Render every line of the material below as a numbered list, omitting all blank lines.

=== INFORMATION PROVIDED ===

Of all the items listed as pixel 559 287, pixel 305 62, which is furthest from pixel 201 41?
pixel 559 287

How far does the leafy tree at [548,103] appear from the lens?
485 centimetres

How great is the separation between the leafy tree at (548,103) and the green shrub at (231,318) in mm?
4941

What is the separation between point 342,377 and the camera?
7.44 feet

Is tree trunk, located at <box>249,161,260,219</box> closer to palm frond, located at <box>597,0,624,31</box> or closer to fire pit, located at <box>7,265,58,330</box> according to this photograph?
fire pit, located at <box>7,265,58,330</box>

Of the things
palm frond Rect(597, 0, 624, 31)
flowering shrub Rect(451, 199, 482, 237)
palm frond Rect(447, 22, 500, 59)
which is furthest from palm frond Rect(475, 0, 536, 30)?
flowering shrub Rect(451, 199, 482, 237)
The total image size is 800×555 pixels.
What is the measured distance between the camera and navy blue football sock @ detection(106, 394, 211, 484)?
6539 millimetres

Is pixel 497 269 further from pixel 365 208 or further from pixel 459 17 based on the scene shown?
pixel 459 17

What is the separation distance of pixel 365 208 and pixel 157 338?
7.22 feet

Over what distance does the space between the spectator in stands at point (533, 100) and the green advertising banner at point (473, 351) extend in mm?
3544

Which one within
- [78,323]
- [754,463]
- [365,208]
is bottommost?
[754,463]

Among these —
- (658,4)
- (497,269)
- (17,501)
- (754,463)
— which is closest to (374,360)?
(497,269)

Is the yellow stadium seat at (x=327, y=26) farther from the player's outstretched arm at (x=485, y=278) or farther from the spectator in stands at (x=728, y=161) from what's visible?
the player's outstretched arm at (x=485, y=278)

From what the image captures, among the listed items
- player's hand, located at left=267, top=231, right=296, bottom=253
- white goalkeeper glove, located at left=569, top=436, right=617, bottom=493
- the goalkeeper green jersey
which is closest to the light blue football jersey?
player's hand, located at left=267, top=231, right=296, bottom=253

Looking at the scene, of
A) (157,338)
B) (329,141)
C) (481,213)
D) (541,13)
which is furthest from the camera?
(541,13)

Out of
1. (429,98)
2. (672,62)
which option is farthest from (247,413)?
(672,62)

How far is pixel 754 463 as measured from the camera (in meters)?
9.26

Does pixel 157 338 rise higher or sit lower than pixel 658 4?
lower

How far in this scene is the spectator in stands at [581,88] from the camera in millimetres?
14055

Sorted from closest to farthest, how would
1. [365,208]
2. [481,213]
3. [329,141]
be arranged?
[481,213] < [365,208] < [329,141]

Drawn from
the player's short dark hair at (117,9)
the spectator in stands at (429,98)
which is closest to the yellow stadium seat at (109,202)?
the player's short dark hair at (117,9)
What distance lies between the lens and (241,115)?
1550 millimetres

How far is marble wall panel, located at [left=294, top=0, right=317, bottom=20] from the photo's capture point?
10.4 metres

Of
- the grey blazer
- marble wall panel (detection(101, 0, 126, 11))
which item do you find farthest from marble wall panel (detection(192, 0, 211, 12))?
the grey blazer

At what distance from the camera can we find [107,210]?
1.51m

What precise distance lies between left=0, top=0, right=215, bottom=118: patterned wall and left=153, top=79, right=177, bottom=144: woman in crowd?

===

→ SOLVED EXERCISE
1. Of all the items listed as pixel 559 287, pixel 305 62, which is furthest from pixel 201 41?
2. pixel 559 287
3. How far does the leafy tree at [548,103] appear from the lens?
4. 485 centimetres
5. How great is the separation between the leafy tree at (548,103) and the green shrub at (231,318) in mm?
6. 4941
7. What is the separation between point 342,377 and the camera?
8. 7.44 feet
9. Is tree trunk, located at <box>249,161,260,219</box> closer to palm frond, located at <box>597,0,624,31</box> or closer to fire pit, located at <box>7,265,58,330</box> according to this photograph?
10. fire pit, located at <box>7,265,58,330</box>
11. Of the things
12. palm frond Rect(597, 0, 624, 31)
13. flowering shrub Rect(451, 199, 482, 237)
14. palm frond Rect(447, 22, 500, 59)
15. which is furthest from palm frond Rect(475, 0, 536, 30)?
16. flowering shrub Rect(451, 199, 482, 237)
17. The total image size is 800×555 pixels.
18. What is the measured distance between the camera and navy blue football sock @ detection(106, 394, 211, 484)?
19. 6539 millimetres
20. Is pixel 497 269 further from pixel 365 208 or further from pixel 459 17 based on the scene shown?
21. pixel 459 17
22. What is the separation distance of pixel 365 208 and pixel 157 338?
23. 7.22 feet
24. Over what distance does the space between the spectator in stands at point (533, 100) and the green advertising banner at point (473, 351) extend in mm?
25. 3544
26. Which one within
27. - [78,323]
28. - [754,463]
29. - [365,208]
30. is bottommost?
31. [754,463]
32. Among these —
33. - (658,4)
34. - (497,269)
35. - (17,501)
36. - (754,463)
37. — which is closest to (374,360)?
38. (497,269)
39. Is the yellow stadium seat at (x=327, y=26) farther from the player's outstretched arm at (x=485, y=278) or farther from the spectator in stands at (x=728, y=161) from what's visible?
40. the player's outstretched arm at (x=485, y=278)
41. From what the image captures, among the listed items
42. - player's hand, located at left=267, top=231, right=296, bottom=253
43. - white goalkeeper glove, located at left=569, top=436, right=617, bottom=493
44. - the goalkeeper green jersey
45. which is closest to the light blue football jersey?
46. player's hand, located at left=267, top=231, right=296, bottom=253
47. Looking at the scene, of
48. A) (157,338)
49. B) (329,141)
50. C) (481,213)
51. D) (541,13)
52. which is furthest from the camera?
53. (541,13)
54. Out of
55. 1. (429,98)
56. 2. (672,62)
57. which option is farthest from (247,413)?
58. (672,62)
59. How far is pixel 754 463 as measured from the camera (in meters)?
60. 9.26
61. Does pixel 157 338 rise higher or sit lower than pixel 658 4?
62. lower
63. How far in this scene is the spectator in stands at [581,88] from the camera in millimetres?
64. 14055
65. Sorted from closest to farthest, how would
66. 1. [365,208]
67. 2. [481,213]
68. 3. [329,141]
69. be arranged?
70. [481,213] < [365,208] < [329,141]
71. Drawn from
72. the player's short dark hair at (117,9)
73. the spectator in stands at (429,98)
74. which is closest to the yellow stadium seat at (109,202)?
75. the player's short dark hair at (117,9)
76. What distance lies between the lens and (241,115)?
77. 1550 millimetres
78. How far is marble wall panel, located at [left=294, top=0, right=317, bottom=20] from the photo's capture point?
79. 10.4 metres
80. Of
81. - the grey blazer
82. - marble wall panel (detection(101, 0, 126, 11))
83. which item do you find farthest from marble wall panel (detection(192, 0, 211, 12))?
84. the grey blazer
85. At what distance from the camera can we find [107,210]?
86. 1.51m
87. What precise distance lies between left=0, top=0, right=215, bottom=118: patterned wall and left=153, top=79, right=177, bottom=144: woman in crowd?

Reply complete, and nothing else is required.